Your assignment:
Word for word, restate the data that follows, omitting the images.

Exercise data:
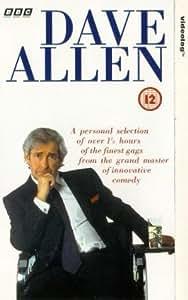 Dave Allen [VHS]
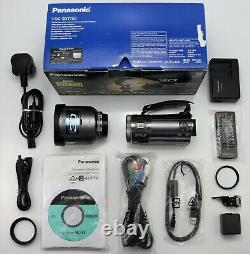 Panasonic Hdc-sdt750 Camcorder Boxed Sdxc Hd Digital Video Cam & Vw-clt1 3d Lens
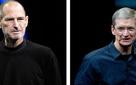 Câu chuyện về Steve Jobs và Tim Cook 9 năm trước này có thể làm bạn rơi nước mắt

Your solution:
 Dave Allen [VHS]
 Panasonic Hdc-sdt750 Camcorder Boxed Sdxc Hd Digital Video Cam & Vw-clt1 3d Lens
 Câu chuyện về Steve Jobs và Tim Cook 9 năm trước này có thể làm bạn rơi nước mắt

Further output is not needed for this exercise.